Excerpt.
Other assets increased by $1.1 million or 34% from December 31, 2003 to June 30, 2004. An increase of $0.8 million is due to the repayment of a loan collateralized by the cash surrender value of life insurance policies of former officers of the Company. In addition, the Company received $0.1 million of dividends and made premium payments of $0.2 million related to the insurance policies. The remainder of the increase is attributable to $0.2 million in a refundable deposit paid on two aircraft which the Company may purchase in 2004.

Due from affiliates increased by $1.0 million or 23% from December 31, 2003 to June 30, 2004. The increase of $1.0 million was primarily attributable to an increase in interest receivable on loan obligations due from Mr. Engle and Mr. Coyne.

Accounts payable and accrued expenses increased by $2.8 million or 36% from December 31, 2003 to June 30, 2004. The increase is primarily attributable to $1.9 million payable for railcars purchased by MILPI. The remaining increase of $0.9 million is attributable to deferred income taxes reclassified as a currently liability during 2004.

Indebtedness to unrelated third parties decreased by $12.5 million or 64% from December 31, 2003 to June 30, 2004 due to principal payments of $15.7 million. This decrease was offset by $3.2 million of additional borrowings on the Company’s warehouse facility which was repaid subsequent to June 30, 2004.

Indebtedness and other obligations to affiliates increased by $0.6 million or 2% from December 31, 2003 to June 30, 2004. The increase in indebtedness and other obligations to affiliates is attributable to $0.9 million in accrued interest being recorded during the six months ended June 30, 2004. This increase was partially offset by $0.3 of payments under these debt obligations to affiliates during 2004.

Deferred income taxes decreased by $0.9 million or 6% from December 31, 2003 to June 30, 2004. The decrease is attributable to $0.9 million of deferred income taxes that was reclassified as a current liability during the year.

Proposed Equity Transaction with Affiliates

During 2003, the Company received a proposal from Mr. Engle and Mr. Coyne, Semele’s CEO and President, respectively, for the acquisition of all of the outstanding shares of Company’s common stock. As a result, the Company created a special committee consisting of outside members of the Board of Directors to consider the offer.

Extracted records.
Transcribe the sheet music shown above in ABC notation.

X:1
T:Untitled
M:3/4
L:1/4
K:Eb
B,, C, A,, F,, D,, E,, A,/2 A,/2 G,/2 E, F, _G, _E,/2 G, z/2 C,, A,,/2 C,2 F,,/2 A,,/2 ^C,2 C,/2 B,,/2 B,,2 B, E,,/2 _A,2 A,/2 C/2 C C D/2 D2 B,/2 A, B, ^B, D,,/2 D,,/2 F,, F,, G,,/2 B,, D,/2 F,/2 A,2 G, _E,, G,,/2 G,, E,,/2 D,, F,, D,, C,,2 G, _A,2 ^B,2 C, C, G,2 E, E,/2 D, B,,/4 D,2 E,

Problems.
a) In the financial excerpt at the top, what accounts for the $2.8 million rise in accounts payable and accrued expenses?
b) Continue the financial excerpt at the top, picking up right after its last sentence.

Outputs in order.
a) The rise comes mainly from $1.9 million payable for railcars purchased by MILPI. The other $0.9 million comes from deferred income taxes reclassified as a current liability during 2004.

b)
In January 2004, the special committee negotiated and approved a purchase price with Mr. Engle and Mr. Coyne of $1.40 per share. As part of the transaction, the Company filed a preliminary proxy statement soliciting its shareholders to consider a proposal to amend the Company’s certificate of incorporation to effect a reverse and forward stock split of the Company’s outstanding common stock. As a result of this split, shareholders owning less than 4,000 or less shares of the Company’s stock will receive from the Company $1.40 in cash per share. Shareholders owning more than 4,000 shares will own the same number of shares after the completion of the split.

On July 8, 2004, the Company effected the reverse and forward stock split as approved by the Company’s shareholders at a June 29, 2004 special meeting. The Company will finance the acquisition of the stock with its existing cash reserves. The estimated cash required to purchase these shares is $1.0 million. This had the effect of reducing the number of shareholders to approximately 30. On July 9, 2004, the Company filed a Form 15 to terminate the registration of shares of its common stock under the Exchange Act. As a result, the Company expects that its requirement to make public filings will terminate on October 7, 2004.

On July 29, 2004, Mr. Engle and Mr. Coyne filed a tender offer to purchase the remaining outstanding shareholders’ interest in Semele at a purchase price of $1.40 per share. The tender offer will expire on September 28, 2004.

The following is a discussion of the Company’s consolidated subsidiaries.

MILPI Holdings LLC

MILPI Holdings, LLC operates in the equipment management and real estate segments. As of June 30, 2004, MILPI had $17.9 million of equity investments in several equipment leasing programs, which comprised 40% of MILPI’s total assets. At June 30, 2004, MILPI had $9.7 million in cash and cash equivalents which represents 22% of MILPI’s total assets. At June 30, 2004, MILPI had $3.3 million in railcar equipment which represented 7% of its total assets. MILPI’s investment in RMLP, Inc. totaled $9.1 million at June 30, 2004 representing 20% of its total assets. As of June 30, 2004, MILPI had $3.2 million outstanding borrowings in the warehouse facility. The warehouse credit facility is shared by MILPI and several of its managed equipment leasing programs. All borrowings are guaranteed by MILPI. The $3.2 million in borrowings under the warehouse facility was repaid in the third quarter of 2004.

MILPI had positive cash flows from operations of $2.1 million during the six months ended June 30, 2004. Cash flows from operations were used to finance operating costs and purchase railcars. MILPI did not declare or pay dividends in the first six months of 2004.

AFG Investment Trust D sold its interest in MILPI in the third quarter of 2004 for $8.3 million to an entity controlled by Gary Engle and Jim Coyne that is not owned by the Company.

Rail Investors I, LLC

Rail Investors I, LLC was formed in 2002 and is a wholly owned subsidiary of Semele Group Inc. Rail Investors I, LLC was formed for the sole purpose of leasing railcars under an operating lease and re-leasing the equipment to unrelated third parties. During the six months ended June 30, 2004 and 2003, the Company recorded $2.0 million and $0.8 million, respectively, in lease revenues and $1.6 million and $0.7 million, respectively, in operating costs.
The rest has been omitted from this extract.